IMG Bild: Abschiebegefängnis in Berlin-Grünau kurz vor der offiziellen Freigabe im Jahre 2003.
Berlin taz | Auch 20 Jahre nach dem Abtauchen dreier Berliner militanter
Linker hält die Bundesanwaltschaft (BAW) an deren Strafverfolgung fest.
Erneut luden die Ermittler jetzt eine Person vor, die Auskunft über den
Verbleib der Männer geben soll, die in den neunziger Jahren zwei Anschläge
verübt oder geplant haben sollen. Die Solidaritätsgruppe „Dageblieben“
fordert die sofortige Einstellung des Verfahrens: Der Fall sei verjährt.

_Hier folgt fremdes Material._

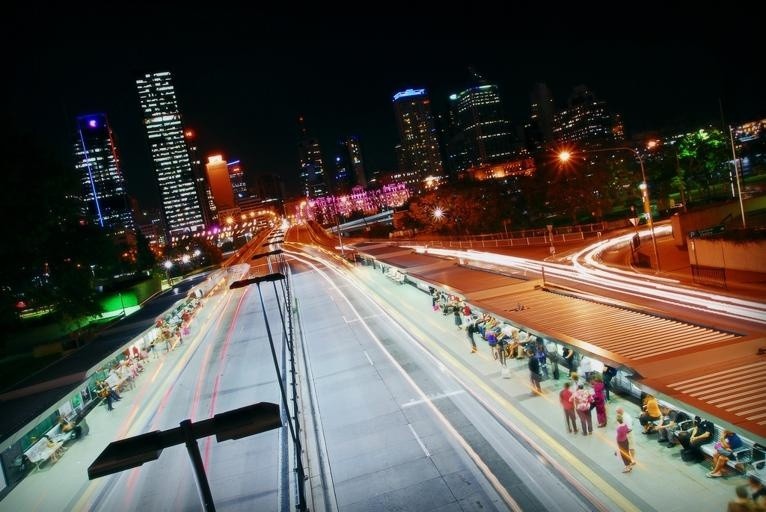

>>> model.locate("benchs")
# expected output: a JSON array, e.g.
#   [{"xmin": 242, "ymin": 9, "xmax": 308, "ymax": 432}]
[
  {"xmin": 654, "ymin": 399, "xmax": 766, "ymax": 483},
  {"xmin": 23, "ymin": 422, "xmax": 73, "ymax": 472},
  {"xmin": 103, "ymin": 366, "xmax": 134, "ymax": 393}
]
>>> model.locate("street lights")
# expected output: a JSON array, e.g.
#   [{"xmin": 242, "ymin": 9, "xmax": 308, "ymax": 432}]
[
  {"xmin": 251, "ymin": 248, "xmax": 292, "ymax": 353},
  {"xmin": 557, "ymin": 145, "xmax": 662, "ymax": 275},
  {"xmin": 85, "ymin": 400, "xmax": 284, "ymax": 512},
  {"xmin": 230, "ymin": 272, "xmax": 300, "ymax": 447}
]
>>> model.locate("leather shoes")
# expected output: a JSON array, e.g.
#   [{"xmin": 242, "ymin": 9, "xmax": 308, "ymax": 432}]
[
  {"xmin": 667, "ymin": 443, "xmax": 676, "ymax": 448},
  {"xmin": 658, "ymin": 439, "xmax": 667, "ymax": 442},
  {"xmin": 597, "ymin": 422, "xmax": 606, "ymax": 427}
]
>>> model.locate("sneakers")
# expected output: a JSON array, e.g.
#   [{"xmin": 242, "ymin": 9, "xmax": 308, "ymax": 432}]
[{"xmin": 706, "ymin": 471, "xmax": 722, "ymax": 478}]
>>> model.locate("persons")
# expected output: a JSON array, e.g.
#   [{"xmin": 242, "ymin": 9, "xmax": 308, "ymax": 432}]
[
  {"xmin": 93, "ymin": 297, "xmax": 203, "ymax": 412},
  {"xmin": 639, "ymin": 392, "xmax": 715, "ymax": 464},
  {"xmin": 705, "ymin": 429, "xmax": 743, "ymax": 478},
  {"xmin": 431, "ymin": 291, "xmax": 559, "ymax": 395},
  {"xmin": 727, "ymin": 474, "xmax": 766, "ymax": 511},
  {"xmin": 614, "ymin": 406, "xmax": 636, "ymax": 473},
  {"xmin": 559, "ymin": 346, "xmax": 618, "ymax": 436}
]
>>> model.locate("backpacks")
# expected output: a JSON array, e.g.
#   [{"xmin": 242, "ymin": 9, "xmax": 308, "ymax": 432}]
[{"xmin": 578, "ymin": 398, "xmax": 590, "ymax": 411}]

Die Bundesanwaltschaft wirft Peter Krauth, Thomas Walter und Bernhard
Heidbreder vor, als Mitglieder der Gruppe D.A.S. K.O.M.I.T.E.E. für einen
Brandanschlag im Oktober 1994 auf das Kreiswehrersatzamt in Bad Freienwalde
verantwortlich zu sein. Zudem sollen sie im April 1995 versucht haben, das
im Bau befindliche Abschiebegefängnis in Berlin-Grünau in die Luft zu
sprengen. Die Aktion, die sich gegen die deutsche Asylpolitik richten
sollte, scheiterte, weil das Fahrzeug samt Bombe vorzeitig entdeckt wurde.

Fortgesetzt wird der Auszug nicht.